The change was socially driven and came suddenly – but was not rooted in the Victorian era as is commonly thought, said scientists.
Prior to the 16th and 17th centuries, it was normal for infants to be breastfed for two years or more.
But evidence from human bones shows that from then on it was slashed to a period of about six months.
Scientists analysed the bones of individuals buried at Saint Nicholas Kirk, Aberdeen, to calculate typical weaning age from the 12th to 18th centuries.
Lead researcher Dr Kate Britton, from the University of Aberdeen, said: “It is often thought that a relatively short period of breastfeeding – of around six months – is something that emerged later in the 18th and 19th centuries.

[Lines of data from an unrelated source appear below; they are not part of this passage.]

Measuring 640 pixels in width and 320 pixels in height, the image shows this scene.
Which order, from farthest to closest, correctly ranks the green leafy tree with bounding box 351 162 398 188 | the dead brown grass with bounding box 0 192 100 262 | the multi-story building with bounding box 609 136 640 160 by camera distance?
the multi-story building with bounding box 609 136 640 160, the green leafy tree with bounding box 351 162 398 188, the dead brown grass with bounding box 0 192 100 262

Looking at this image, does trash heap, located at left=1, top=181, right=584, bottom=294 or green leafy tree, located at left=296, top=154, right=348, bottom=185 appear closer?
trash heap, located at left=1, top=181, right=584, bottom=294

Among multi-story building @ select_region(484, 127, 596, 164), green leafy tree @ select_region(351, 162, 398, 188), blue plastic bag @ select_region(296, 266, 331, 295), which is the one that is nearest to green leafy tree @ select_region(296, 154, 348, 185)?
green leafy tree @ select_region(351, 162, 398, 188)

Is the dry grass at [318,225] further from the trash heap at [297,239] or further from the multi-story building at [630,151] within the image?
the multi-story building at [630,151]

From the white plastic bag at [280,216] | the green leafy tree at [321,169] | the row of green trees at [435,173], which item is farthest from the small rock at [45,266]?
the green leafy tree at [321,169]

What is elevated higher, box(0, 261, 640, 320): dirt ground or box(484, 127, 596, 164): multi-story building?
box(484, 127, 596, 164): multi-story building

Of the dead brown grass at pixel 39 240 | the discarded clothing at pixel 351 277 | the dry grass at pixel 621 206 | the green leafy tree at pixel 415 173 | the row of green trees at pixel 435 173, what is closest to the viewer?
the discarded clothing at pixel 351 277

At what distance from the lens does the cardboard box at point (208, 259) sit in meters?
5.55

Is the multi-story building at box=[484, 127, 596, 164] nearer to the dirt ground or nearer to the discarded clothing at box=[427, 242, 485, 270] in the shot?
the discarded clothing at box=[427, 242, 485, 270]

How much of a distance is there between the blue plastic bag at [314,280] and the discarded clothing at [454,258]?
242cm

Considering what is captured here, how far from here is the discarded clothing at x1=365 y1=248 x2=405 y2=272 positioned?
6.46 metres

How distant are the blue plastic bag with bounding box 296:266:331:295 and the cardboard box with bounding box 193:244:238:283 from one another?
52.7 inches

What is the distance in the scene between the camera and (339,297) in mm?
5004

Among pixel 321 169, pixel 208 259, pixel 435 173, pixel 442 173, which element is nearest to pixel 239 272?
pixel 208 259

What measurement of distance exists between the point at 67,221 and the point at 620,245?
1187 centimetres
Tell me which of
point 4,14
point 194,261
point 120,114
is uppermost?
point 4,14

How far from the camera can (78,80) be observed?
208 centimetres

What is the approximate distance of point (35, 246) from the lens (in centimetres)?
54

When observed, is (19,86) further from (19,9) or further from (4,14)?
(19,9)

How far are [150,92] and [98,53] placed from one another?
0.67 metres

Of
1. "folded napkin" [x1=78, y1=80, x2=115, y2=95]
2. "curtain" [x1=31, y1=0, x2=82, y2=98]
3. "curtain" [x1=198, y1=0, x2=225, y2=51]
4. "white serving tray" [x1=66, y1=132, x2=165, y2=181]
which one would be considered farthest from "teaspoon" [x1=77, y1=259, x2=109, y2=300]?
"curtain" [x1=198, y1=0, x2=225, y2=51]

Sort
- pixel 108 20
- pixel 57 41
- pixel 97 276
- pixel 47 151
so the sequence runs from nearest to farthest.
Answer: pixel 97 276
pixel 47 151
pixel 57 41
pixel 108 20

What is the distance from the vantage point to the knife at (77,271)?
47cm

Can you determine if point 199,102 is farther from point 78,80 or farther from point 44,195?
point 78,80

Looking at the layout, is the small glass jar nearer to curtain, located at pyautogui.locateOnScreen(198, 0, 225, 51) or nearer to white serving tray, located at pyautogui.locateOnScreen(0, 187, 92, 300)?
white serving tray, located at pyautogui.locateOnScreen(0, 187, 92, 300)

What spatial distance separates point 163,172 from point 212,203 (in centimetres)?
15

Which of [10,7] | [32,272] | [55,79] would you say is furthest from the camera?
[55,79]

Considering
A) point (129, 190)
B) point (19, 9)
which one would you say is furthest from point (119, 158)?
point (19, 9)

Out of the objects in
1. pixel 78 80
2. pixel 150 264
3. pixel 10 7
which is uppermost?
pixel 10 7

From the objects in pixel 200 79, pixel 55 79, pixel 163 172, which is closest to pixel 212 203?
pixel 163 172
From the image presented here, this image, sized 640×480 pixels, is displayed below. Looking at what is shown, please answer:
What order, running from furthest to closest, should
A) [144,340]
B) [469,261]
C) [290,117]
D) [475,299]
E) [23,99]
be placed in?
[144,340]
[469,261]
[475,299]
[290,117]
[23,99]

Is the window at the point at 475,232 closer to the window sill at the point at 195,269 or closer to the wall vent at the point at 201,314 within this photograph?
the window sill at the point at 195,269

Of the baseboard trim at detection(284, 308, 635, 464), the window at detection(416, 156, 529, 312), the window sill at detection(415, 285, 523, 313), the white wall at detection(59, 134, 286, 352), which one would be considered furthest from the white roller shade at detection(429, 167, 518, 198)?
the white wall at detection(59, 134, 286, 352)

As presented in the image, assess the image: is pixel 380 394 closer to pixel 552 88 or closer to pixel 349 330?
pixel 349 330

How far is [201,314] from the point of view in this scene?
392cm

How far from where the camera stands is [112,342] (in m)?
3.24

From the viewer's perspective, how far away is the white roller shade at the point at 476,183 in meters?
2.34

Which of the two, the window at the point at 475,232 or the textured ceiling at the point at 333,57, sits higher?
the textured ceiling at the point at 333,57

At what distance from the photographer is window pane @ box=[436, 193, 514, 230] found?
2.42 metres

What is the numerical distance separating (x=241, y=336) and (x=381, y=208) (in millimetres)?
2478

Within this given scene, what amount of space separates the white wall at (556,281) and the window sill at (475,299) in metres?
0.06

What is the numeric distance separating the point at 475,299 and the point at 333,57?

“But our study points to a very different picture with this change occurring much earlier.
“Breastfeeding and weaning practices tell us a great deal about changing ‘social norms’ and wider economic and cultural changes.
“They are fascinating to study because they give an insight into an area of history that is often overlooked.”
The team looked for an isotopic chemical signature in bone collagen that can indicate when an adult began weaning as a baby.
Co-author Dr Gundula Muldner, from the University of Reading, said: “This allows us to track the introduction of other foods and to see how rapidly the process occurs and breastfeeding ends.
“It appears that the reduction in weaning age in the later medieval and early modern period transcended social class and predated the availability of modern artificial feeding alternatives, which did not become widespread until much later in the 19th century.
“It also seems that for whatever reason this change was rapid. What we might now consider to be a long period of breastfeeding for infants, over two years old, was common for thousands of years but came to a rapid halt around 500 years ago.
“While we cannot be sure of the cause of this change, and even if there was a single cause, it seems that the growing urban environments of the period may well have contributed to the rapidity of this change across different social groups, with the social melting pot they created likely accelerating the process.”
The findings appear in the International Journal of Osteoarchaeology.